Toch vond Bel een elegante uitweg. Isgour voorzag oorspronkelijk een hele campus met diverse gebouwen naast het huidige complex, helemaal in de geest van CIAM na de oorlog. Zonder dat plan naar de letter te volgen, was dat wel een vrijbrief om parallel aan het bestaande complex, op zo’n 40 meter afstand ervan, een tweede, nieuw complex voor balsporten te bouwen. De bestaande sporthal kon dan geoptimaliseerd worden voor turnen, dansopleidingen etc. Tussen beide gebouwen moest dan een aangename buitenruimte met zitbanken en speeltuigen komen. Zo geschiedde.

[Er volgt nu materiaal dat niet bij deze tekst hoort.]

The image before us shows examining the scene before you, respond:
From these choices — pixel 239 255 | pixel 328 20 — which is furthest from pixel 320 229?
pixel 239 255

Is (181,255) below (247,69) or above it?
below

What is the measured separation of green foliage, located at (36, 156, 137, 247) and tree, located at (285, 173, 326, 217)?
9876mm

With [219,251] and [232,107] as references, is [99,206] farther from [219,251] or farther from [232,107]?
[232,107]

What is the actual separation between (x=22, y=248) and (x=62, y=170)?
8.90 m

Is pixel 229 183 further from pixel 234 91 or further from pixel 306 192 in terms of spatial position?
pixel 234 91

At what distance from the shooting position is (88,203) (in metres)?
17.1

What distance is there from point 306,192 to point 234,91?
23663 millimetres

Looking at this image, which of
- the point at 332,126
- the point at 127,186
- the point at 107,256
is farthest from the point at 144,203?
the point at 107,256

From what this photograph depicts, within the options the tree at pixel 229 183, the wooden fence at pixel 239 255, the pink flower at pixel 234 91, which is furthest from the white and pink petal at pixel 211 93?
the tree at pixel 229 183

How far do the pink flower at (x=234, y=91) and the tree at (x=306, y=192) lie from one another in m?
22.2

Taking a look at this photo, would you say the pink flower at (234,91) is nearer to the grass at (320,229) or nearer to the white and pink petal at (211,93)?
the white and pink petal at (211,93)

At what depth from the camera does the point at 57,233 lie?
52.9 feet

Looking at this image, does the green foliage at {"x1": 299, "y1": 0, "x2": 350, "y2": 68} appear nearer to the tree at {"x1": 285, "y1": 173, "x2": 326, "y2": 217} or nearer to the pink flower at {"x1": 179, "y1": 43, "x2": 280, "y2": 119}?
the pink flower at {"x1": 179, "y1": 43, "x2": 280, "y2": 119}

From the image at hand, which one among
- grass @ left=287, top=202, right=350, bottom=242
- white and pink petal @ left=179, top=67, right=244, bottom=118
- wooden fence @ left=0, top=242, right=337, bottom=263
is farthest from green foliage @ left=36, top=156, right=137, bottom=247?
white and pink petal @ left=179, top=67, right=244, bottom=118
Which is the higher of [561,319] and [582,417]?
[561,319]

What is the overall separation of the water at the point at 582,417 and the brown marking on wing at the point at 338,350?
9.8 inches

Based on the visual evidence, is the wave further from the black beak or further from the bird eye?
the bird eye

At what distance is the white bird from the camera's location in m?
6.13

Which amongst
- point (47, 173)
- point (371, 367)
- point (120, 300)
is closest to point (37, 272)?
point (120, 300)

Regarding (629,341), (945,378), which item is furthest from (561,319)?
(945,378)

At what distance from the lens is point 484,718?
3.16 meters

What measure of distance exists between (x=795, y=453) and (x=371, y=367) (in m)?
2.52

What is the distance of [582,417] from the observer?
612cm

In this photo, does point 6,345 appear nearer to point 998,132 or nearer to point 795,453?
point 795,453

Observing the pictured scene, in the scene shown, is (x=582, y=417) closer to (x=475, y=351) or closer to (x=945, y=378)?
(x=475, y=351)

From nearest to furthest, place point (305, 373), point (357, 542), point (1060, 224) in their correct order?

Bijzonder is echter dat Bel intuïtief begreep dat deze complementaire sporthal geen ‘schoendoos’ mocht zijn, maar eenzelfde constructieve en sculpturale bravoure moest hebben als het bestaande gebouw, zonder er op te lijken (net zoals in Chandigarh geen twee gebouwen op elkaar lijken, maar elkaar wel naar de kroon steken). Dat is hen, met de hulp van Laurent Ney, erg goed gelukt.
Het gebouw bestaat uit drie paraboolvormige schalen die tegen elkaar aandrukken. Die parabolen werken nagenoeg zuiver op druk. De middelste schaal komt niet tot op de grond, maar stopt aan de intersectie met de buitenste twee. Samen creëren ze een enorme, quasi onbelemmerde ruimte van ca. 80 bij 60 m. Die wordt halverwege doorgesneden door een balk waarin kleedruimtes en dienstruimtes ondergebracht zijn. Tribunes schuiven er aan beide zijden tegenaan. Bovenop deze balk bevindt zich een platform dat onder de drie schalen doorloopt. De cafetaria kreeg er een plek.
Dat platform maakt de enorme maat van de structuur tastbaar. Je merkt daar ook hoe slim daklichten verwerkt zijn in de constructie om maximaal daglicht toe te laten. Het is ook allemaal piekfijn afgewerkt, met een prima klankkwaliteit bovendien – een heikel punt in sporthallen. Ook na drie jaar gebruik ziet het er nog nagelnieuw uit. Ook dat is uitzonderlijk.
Maar het echte wonder is dat Bel hier een teletijdmachine installeerde. Het nieuwe gebouw redt het oude van betekenisloze ‘verledenheid’. Het gedachtegoed van het monument wordt terug springlevend, niet door uitzichtloos gefrutsel aan details, maar door er een jonger broertje naast te plaatsen dat onverbloemd, maar in een eigen toonaard, bevestigt: dit is hoe we de wereld als architecten kunnen denken.